İncelenecek Metin:
________

Arıklı dönemindeki ihalesiz akaryakıt alımlarının yaşattığı maddi zararlar ve yasal süreçlerin ihlal edilmesi; o dönem için hazırlanan Sayıştay raporuna girmiş, raporda suç unsuru teşkil eden bulgular tespit edilmiş ve ilgili dosya, Başsavcılığa gönderilmiştir.
23 Ocak seçimleri sonrasında Olgun Amcaoğlu’nun bakanlığı döneminde ihale kararı alınmış, lakin kabine değişikliği sonrasında görevi devralan Sunat Atun’un ilk icraatı ihaleyi kararını uygulamayıp TPIC denilen şirketten doğrudan alım yapmak için Bakanlar Kurulu’ndan bir yasa gücünde kararname geçirtmek olmuştur.
Ana muhalefet olarak yaptığımız uyarılara rağmen, Atun bu kararında ısrarlı olmuş; sonunda ise TPIC yakıt ve gemi bulamamış, ülke akaryakıt olmaması nedeni ile geçtiğimiz Temmuz ayında karanlığa gömülmüştür.
Bunun üzerine ihalesiz, fahiş fiyattan, adrese teslim ve şaibeli bir şekilde akaryakıt alımları başlamış ve KIBTEK doğrudan yüz milyonlarca liralık zarara uğratılmıştır.
İhaleye çıkılmış olsa 650 dolar civarında alınacak olan akaryakıt için; ihaleye çıkılmadan 1350 dolarlık ödeme yapılmış, 6000 ton üzeri akaryakıt alımı bu şekilde gerçekleştirilmiştir.
Sonrasında iki firmadan taşımacılık için 150 dolara taşımacılık yaptırılmıştır.
Daha sonra İçkale isimli firmadan, adrese teslim bir şekilde, 75 dolar taşımacılık fiyatı ile 60’000 ton doğrudan alım için sözleşme imzalanmıştır ve hala daha bu fiyattan alım yapılmaktadır.
Gelen akaryakıtlara yapılan analiz sonuçları kamuoyu ile hiçbir şekilde paylaşılmamıştır.
Sadece ihaleye çıkılmayıp doğrudan alımlar için fazladan ödenecek olan ve belli başlı firmaların kasasına girecek olan rakam 150 milyon Türk Lirası’nın üzerindedir.
Akaryakıt olmadığı gerekçesi ile, AKSA’dan planlananın üzerinde bir alım gerçekleştirilmiş ve elektrik üretimi için fazladan para ödenmiştir.

________

Görev Tanımı: Akaryakıt alımlarını anlatan metinden "İhaleye çıkılmış olsa" ile başlayıp "fiyattan alım yapılmaktadır." ile biten bölümü hiçbir değişiklik yapmadan tekrar yazın.

Verilen Bilgiler:

________

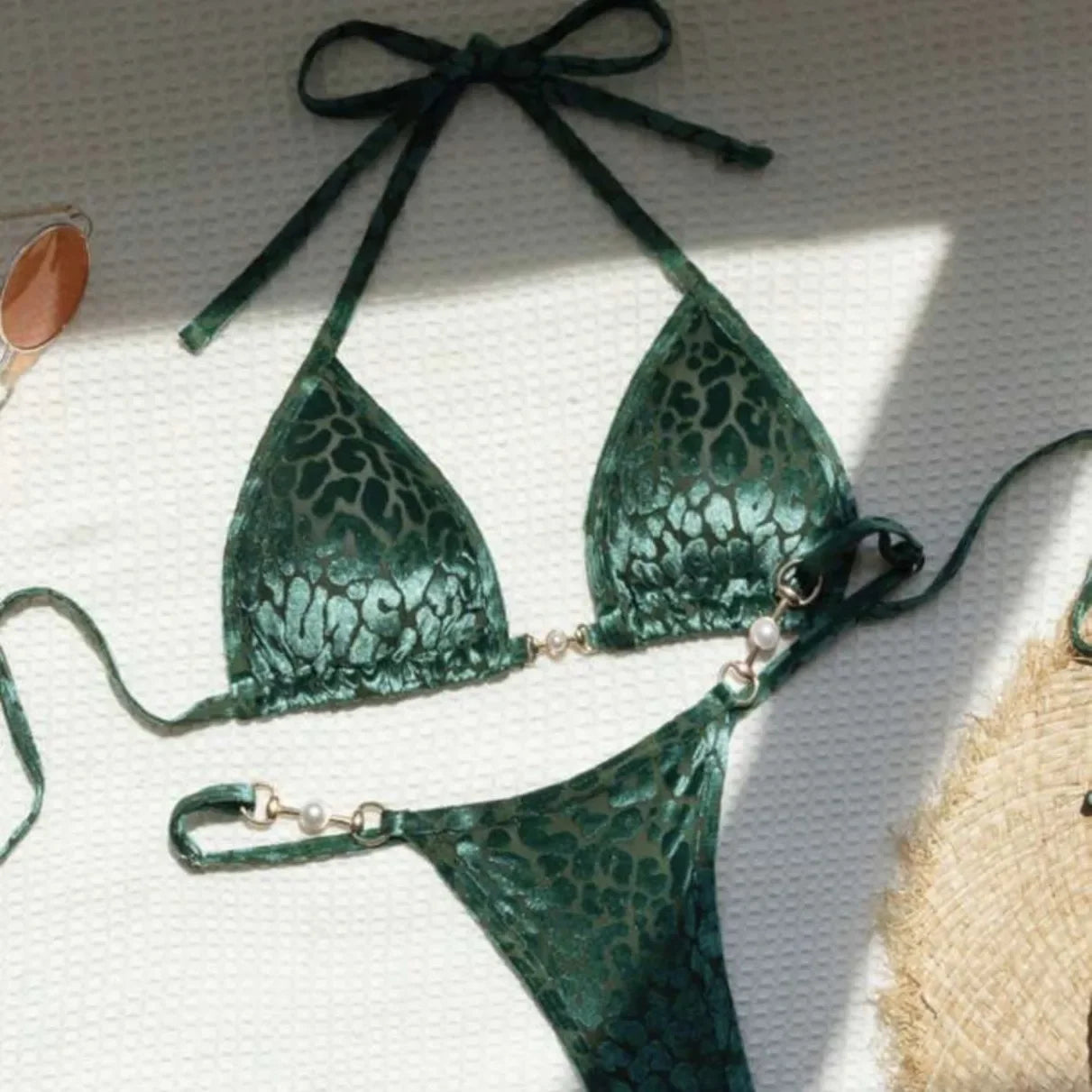 AMEHE Leopard Print Velvet Halter Two-Piece Bikini Swimsuit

________

Görev Yanıtı:
İhaleye çıkılmış olsa 650 dolar civarında alınacak olan akaryakıt için; ihaleye çıkılmadan 1350 dolarlık ödeme yapılmış, 6000 ton üzeri akaryakıt alımı bu şekilde gerçekleştirilmiştir.
Sonrasında iki firmadan taşımacılık için 150 dolara taşımacılık yaptırılmıştır.
Daha sonra İçkale isimli firmadan, adrese teslim bir şekilde, 75 dolar taşımacılık fiyatı ile 60’000 ton doğrudan alım için sözleşme imzalanmıştır ve hala daha bu fiyattan alım yapılmaktadır.